La proposition de loi entend donc clarifier et uniformiser le droit existant. Elle définit un principe général de répartition des charges – un principe très simple : pour les nouvelles infrastructures de transport, il incombera aux collectivités territoriales de prendre en charge l’entretien des chaussées et des voiries ; pour les gestionnaires d’infrastructure de transport, la charge portera sur l’étanchéité, la surveillance, l’entretien et la reconstruction éventuelle de la structure. C’est donc un principe équitable qui nous est proposé.

Le débat avec le M. le rapporteur et avec le Gouvernement a aussi porté sur les ouvrages d’art existants, pour lesquels la situation est naturellement différente. La proposition de loi envisage trois cas de figure. S’agissant tout d’abord des ouvrages d’art qui font déjà l’objet d’une convention de répartition des responsabilités entre le gestionnaire de l’infrastructure et le propriétaire de l’ouvrage d’art, il est proposé de maintenir ces conventions au motif qu’elles ont été librement consenties par les parties.

Le second cas de figure concerne les ouvrages d’art qui ne font l’objet d’aucune convention et dont la gestion s’effectue dans une grande insécurité juridique. Dans ce cas de figure, le Gouvernement a proposé un amendement que nous approuverons naturellement et qui permettra au ministre des transports de procéder à un recensement exhaustif des situations concernées avant le 1er juin 2018. Après évaluation par le ministère, elles pourront donner lieu à de futures conventions.

Le troisième cas de figure concerne les situations les plus conflictuelles, comme par exemple celui de la ville de Libourne, qui a connu plusieurs années de procédures. L’objectif est de solder le stock de contentieux existant entre les propriétaires d’ouvrages d’art et les gestionnaires d’infrastructures de transport. C’est d’ailleurs ce que propose le Gouvernement par un amendement auquel nous avons travaillé en commun afin que toute situation contentieuse, formée par une collectivité territoriale avant le 1er juin 2014, puisse déboucher sur une convention nouvelle, en mettant toutes les parties autour de la table. C’est là une solution très attendue par un grand nombre de collectivités.

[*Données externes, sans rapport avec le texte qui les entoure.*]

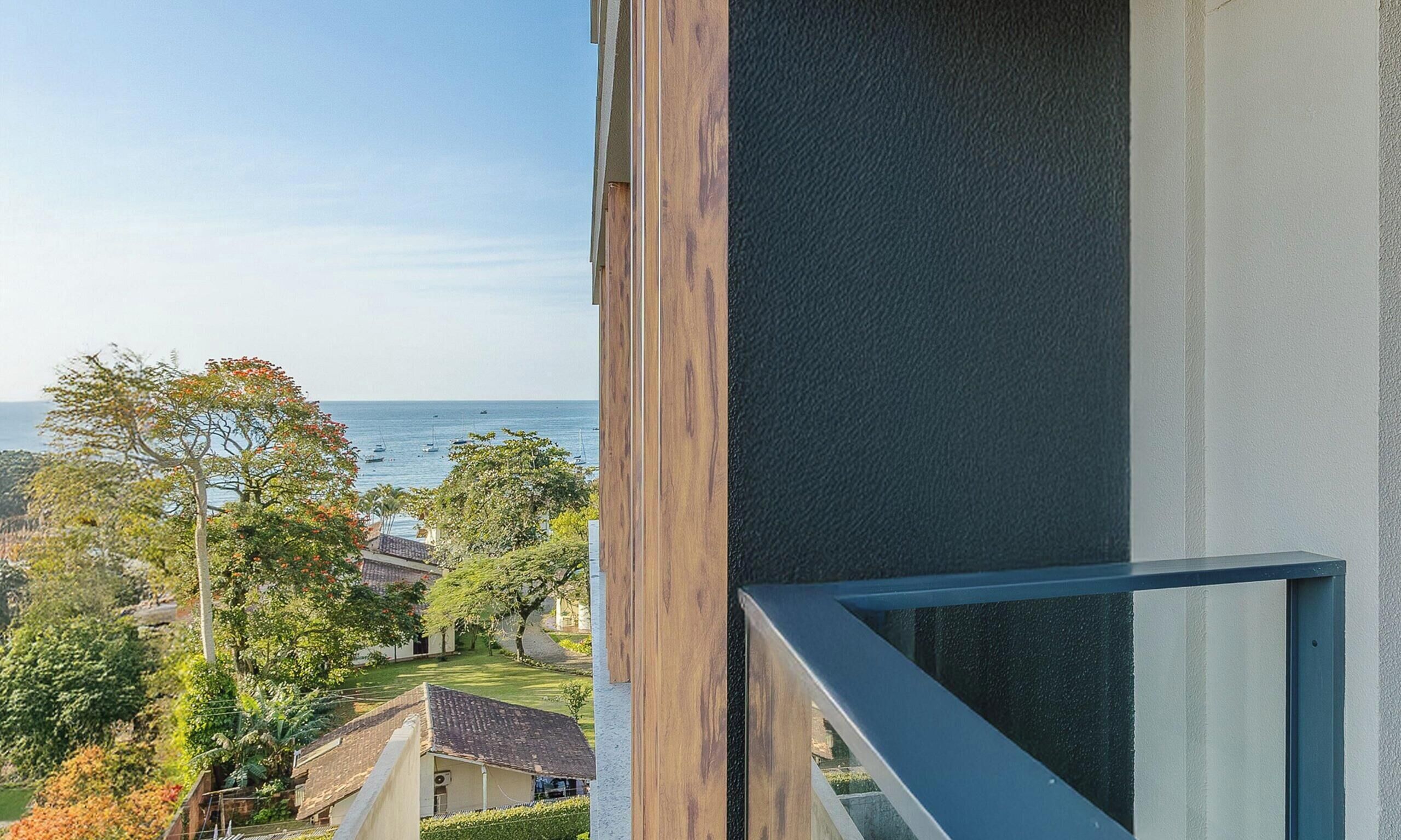 Basic Apartment | Property grounds
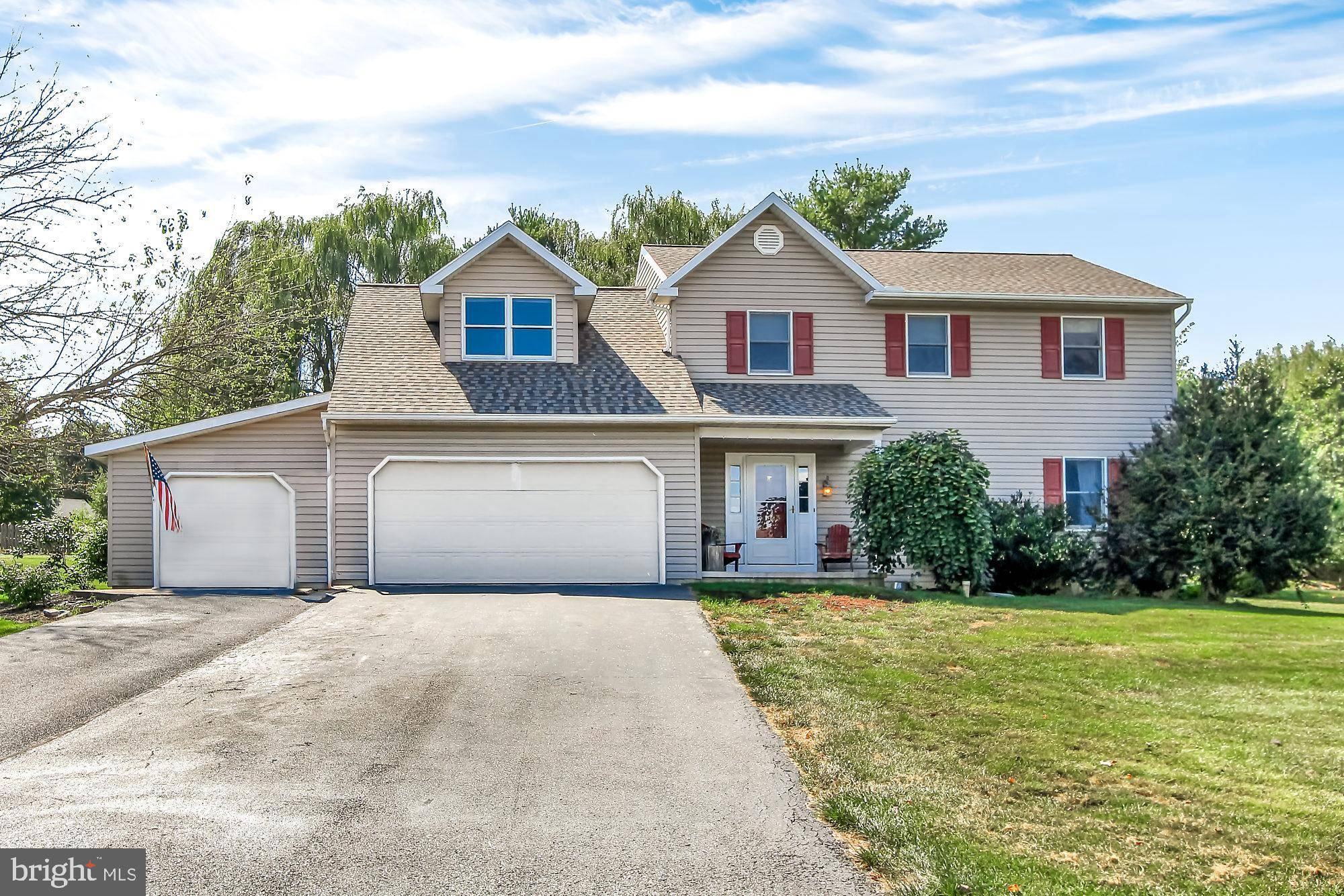 Lancaster, PA 17603,1023 FLAGSTONE CT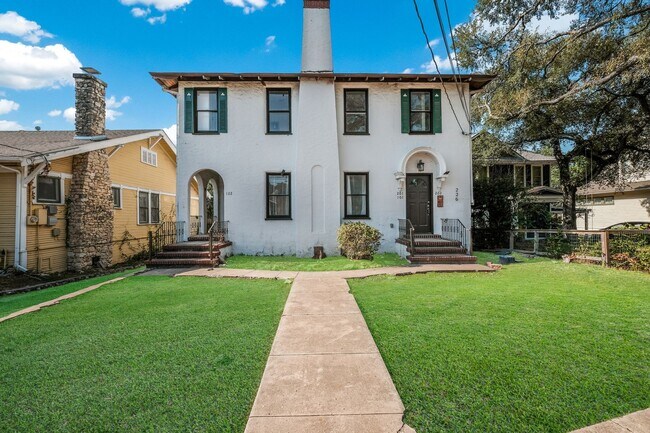 Building Photo - 2/1 Historic Monte Vista Meets Modern Convenience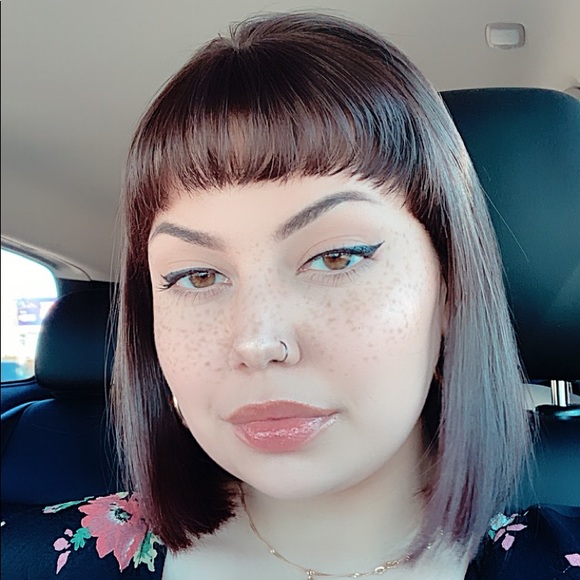 Meet your Posher, Erica - Picture 1 of 1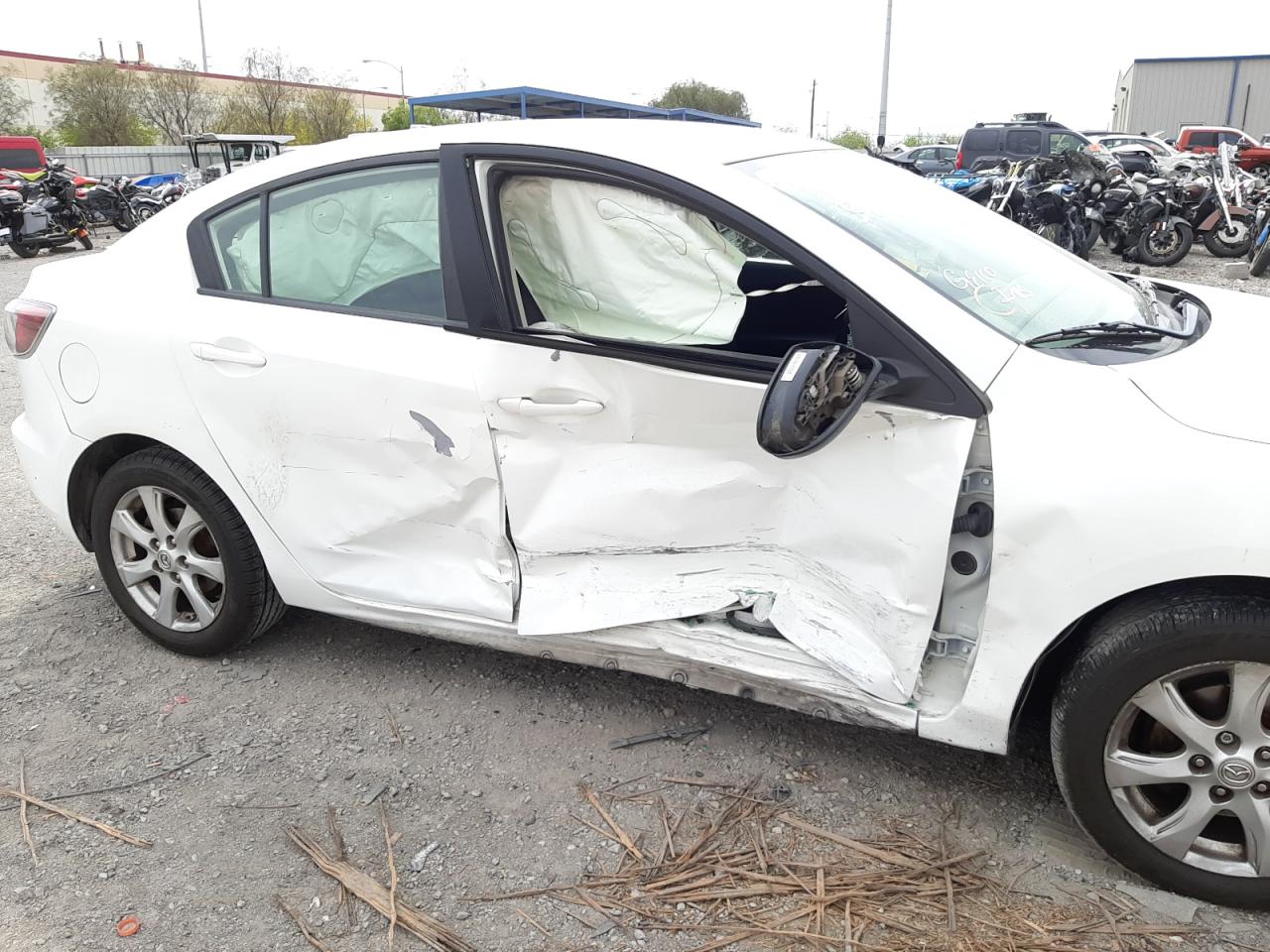 Photo 9 from auction – 2011 MAZDA 3 I with VIN JM1BL1VGXB1451462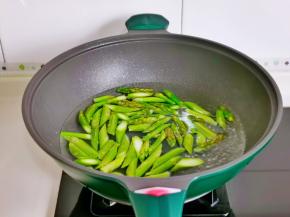 锅中加水烧开，下芦笋段焯30秒，捞出过冷水。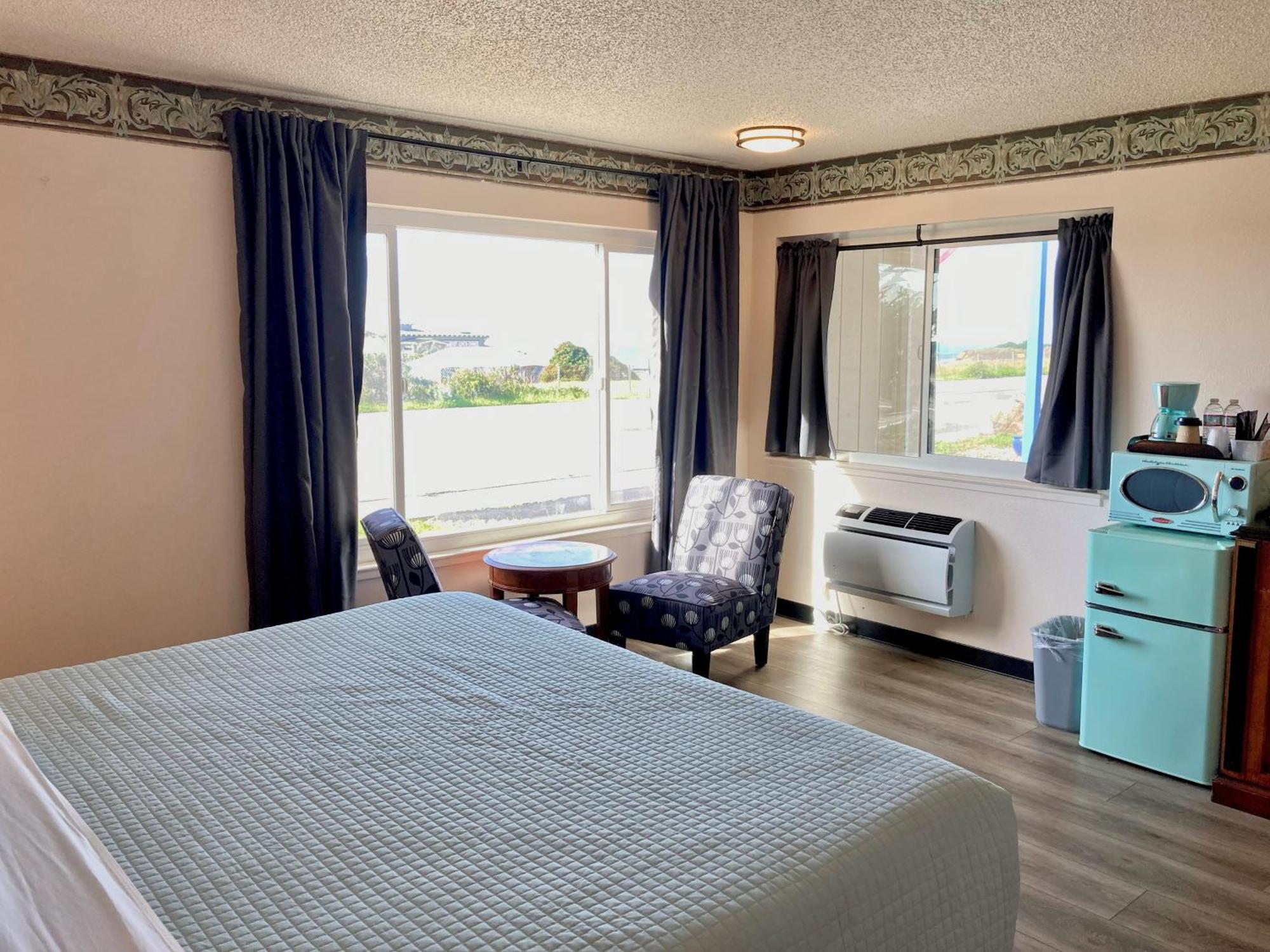 Coast Riders Inn 샌시미언 객실 사진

Voilà donc, mes chers collègues, un texte certes court mais majeur, dont les conséquences financières favorables pour les collectivités sont importantes. Technique dans sa forme, ce texte est très attendu, notamment par les communes de taille modeste, comme l’a rappelé M. Chassaigne, car elles n’ont pas les capacités financières requises pour faire face aux dépenses induites. Enfin, c’est un texte dont nous espérons tous qu’il sera adopté avec la même unanimité à l’Assemblée nationale et au Sénat, lequel – je reprends là encore une remarque de M. Chassaigne – devrait se prononcer très rapidement, peut-être même avant le mois de septembre.